Sadly, however, there are too many prospective buyers for what are sometimes called “bad signings” or “fraud copies,” no matter how patently false they are. Booksellers wince when they describe a collector’s reaction to being told that a prized first edition of Henry James or Edith Wharton has been inscribed with a felt pen less than a year ago. Sometimes the collector refuses to accept the bookseller’s verdict. The collector might then visit a rare book librarian and ask for signature authentication. Even with a sample of James’s or Wharton’s real signature in plain view, the collector might still refuse to admit the truth. But the book might appear shortly thereafter on eBay, or on a bookseller’s website, or at an auction, and the fraud copy circulates until it finds a more permanent place on a shelf in a library or collector’s study.

By the way, you’d be wise to examine your other signed Dickens editions. Do you know for sure who held the pen that signed those flyleaves?

17.1 An author’s inscription: What to look for

Before you buy the book:

 Compare the author’s handwriting on the title page or flyleaf to an authentic sample, if available. A person’s handwriting—and especially his or her signature—changes over time. Use a sample that comes from approximately the same period of the author’s life as the signature or inscription in question.
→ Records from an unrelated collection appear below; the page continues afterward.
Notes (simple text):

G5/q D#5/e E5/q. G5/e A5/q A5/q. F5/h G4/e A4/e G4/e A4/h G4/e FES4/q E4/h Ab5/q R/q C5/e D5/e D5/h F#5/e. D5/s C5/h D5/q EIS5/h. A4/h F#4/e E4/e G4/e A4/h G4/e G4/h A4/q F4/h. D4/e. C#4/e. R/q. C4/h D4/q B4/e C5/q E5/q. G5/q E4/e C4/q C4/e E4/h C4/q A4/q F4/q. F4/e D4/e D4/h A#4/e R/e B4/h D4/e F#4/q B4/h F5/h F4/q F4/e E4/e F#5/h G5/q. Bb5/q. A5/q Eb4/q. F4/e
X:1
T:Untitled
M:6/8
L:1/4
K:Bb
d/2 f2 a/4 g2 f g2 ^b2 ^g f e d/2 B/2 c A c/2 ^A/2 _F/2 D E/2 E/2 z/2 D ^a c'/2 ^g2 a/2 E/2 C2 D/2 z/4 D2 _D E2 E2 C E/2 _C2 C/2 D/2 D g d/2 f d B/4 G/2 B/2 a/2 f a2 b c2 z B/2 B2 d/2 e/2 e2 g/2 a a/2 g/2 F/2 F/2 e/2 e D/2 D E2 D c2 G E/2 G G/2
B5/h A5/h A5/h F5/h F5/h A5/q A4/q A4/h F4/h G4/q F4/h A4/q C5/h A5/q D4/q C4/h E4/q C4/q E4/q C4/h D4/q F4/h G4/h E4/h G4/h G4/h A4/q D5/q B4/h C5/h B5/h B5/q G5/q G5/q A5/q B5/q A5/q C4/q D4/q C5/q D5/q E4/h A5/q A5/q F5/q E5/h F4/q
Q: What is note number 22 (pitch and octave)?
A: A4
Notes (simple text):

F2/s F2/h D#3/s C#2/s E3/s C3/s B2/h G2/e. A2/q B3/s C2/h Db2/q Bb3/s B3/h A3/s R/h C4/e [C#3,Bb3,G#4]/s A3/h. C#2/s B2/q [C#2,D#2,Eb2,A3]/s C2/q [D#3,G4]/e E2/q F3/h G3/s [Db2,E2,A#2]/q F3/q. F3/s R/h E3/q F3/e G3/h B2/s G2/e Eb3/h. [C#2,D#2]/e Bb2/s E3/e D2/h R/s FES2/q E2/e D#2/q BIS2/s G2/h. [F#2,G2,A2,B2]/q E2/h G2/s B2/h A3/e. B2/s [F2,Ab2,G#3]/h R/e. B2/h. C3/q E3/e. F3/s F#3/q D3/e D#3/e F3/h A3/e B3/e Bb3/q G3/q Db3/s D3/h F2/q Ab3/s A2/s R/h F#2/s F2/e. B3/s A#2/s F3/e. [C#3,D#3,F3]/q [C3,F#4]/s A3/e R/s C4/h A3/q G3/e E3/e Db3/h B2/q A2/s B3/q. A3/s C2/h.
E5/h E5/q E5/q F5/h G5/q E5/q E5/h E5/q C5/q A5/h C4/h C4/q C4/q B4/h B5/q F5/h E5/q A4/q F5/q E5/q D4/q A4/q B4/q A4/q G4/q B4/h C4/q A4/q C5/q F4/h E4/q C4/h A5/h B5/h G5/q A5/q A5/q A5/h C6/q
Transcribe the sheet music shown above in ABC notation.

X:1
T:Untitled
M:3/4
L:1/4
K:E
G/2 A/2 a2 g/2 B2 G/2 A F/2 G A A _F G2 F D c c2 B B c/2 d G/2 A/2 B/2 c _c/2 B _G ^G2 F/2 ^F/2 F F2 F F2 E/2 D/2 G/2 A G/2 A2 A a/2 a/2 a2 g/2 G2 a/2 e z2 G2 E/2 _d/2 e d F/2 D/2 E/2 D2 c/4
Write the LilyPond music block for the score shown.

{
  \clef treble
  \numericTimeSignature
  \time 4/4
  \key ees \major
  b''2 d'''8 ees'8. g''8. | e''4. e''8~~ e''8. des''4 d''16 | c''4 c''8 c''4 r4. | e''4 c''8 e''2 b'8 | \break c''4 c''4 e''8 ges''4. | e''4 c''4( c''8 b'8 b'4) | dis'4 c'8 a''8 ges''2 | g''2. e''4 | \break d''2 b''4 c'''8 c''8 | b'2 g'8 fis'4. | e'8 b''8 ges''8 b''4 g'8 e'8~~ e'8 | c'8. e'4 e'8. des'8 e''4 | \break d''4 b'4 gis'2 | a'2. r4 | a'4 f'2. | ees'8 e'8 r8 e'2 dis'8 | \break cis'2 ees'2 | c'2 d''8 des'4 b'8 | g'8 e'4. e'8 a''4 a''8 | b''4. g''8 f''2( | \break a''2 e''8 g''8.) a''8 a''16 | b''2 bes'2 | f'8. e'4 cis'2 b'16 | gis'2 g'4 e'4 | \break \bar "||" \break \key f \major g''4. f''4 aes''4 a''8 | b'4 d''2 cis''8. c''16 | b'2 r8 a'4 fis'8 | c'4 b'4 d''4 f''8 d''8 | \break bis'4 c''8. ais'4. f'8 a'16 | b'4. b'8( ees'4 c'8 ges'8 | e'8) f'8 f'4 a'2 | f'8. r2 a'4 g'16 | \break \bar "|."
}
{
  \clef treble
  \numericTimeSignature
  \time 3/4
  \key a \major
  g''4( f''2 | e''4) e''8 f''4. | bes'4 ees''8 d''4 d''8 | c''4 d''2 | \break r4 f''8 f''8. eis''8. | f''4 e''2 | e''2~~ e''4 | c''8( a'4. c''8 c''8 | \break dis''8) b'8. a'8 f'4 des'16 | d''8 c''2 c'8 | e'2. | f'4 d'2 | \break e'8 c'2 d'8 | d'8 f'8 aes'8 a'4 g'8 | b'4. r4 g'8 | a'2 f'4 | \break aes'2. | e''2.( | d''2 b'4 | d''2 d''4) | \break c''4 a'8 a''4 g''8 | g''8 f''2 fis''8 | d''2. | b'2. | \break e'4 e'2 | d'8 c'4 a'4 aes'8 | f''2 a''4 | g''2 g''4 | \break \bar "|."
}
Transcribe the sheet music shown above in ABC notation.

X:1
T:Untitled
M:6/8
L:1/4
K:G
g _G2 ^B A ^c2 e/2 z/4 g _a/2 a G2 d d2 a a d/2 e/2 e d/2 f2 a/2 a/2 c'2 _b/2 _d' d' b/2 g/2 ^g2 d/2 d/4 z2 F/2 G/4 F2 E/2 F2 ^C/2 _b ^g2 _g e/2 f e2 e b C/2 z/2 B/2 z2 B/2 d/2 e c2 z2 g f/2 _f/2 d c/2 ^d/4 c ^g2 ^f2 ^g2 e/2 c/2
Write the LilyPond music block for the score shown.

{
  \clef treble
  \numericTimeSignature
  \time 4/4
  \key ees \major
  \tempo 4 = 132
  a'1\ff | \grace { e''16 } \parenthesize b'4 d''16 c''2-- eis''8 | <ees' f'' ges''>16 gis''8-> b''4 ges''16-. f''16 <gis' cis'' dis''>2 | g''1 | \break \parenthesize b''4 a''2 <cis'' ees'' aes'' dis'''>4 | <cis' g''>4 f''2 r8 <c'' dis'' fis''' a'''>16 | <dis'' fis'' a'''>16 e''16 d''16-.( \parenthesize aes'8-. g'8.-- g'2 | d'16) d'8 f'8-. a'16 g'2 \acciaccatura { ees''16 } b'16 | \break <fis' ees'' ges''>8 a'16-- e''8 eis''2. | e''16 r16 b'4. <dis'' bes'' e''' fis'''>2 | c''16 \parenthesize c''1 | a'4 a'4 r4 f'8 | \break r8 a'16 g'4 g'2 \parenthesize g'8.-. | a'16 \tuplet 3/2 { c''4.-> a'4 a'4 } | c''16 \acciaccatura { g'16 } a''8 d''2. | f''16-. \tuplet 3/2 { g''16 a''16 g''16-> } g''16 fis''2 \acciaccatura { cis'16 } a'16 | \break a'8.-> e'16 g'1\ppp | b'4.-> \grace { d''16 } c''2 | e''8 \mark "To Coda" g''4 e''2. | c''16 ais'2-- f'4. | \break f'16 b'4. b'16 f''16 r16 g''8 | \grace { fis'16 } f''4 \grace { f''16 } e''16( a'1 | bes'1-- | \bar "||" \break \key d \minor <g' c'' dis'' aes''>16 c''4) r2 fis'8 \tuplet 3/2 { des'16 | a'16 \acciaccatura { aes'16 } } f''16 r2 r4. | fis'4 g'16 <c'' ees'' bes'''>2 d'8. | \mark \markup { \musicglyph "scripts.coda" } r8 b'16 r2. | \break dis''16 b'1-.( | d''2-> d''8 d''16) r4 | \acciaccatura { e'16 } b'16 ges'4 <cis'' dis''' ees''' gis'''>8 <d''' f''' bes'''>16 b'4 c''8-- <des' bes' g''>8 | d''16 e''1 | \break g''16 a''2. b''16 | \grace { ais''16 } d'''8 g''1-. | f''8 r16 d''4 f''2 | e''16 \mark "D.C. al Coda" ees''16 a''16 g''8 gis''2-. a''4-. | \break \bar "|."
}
 Look for signs of hesitation within particular words. If a forger has not developed the appropriate psychodynamics, you will find breaks between letters, and sometimes breaks within individual letters—evidence that the forger has lifted the pen in an attempt to copy a letter’s correct shape.

 Beware of anachronisms. Victorian authors did not use felt pens. John Updike did not use a quill, and did not produce copperplate at book launches. Nor did Hemingway use a purple rollerball.

 Beware of inappropriate locutions. Tennyson would never inscribe, “This one’s for Ed” in a copy of In Memoriam intended for Edward Fitzgerald.

 If it seems too good to be true, it’s probably bogus. Remember the Hitler diaries.


* Warning: The first edition that you were about to buy from an antiquarian bookseller contains a phoney signature. Like most attempts at forgery, it is clumsy and obvious to anyone familiar with the author’s genuine handwriting.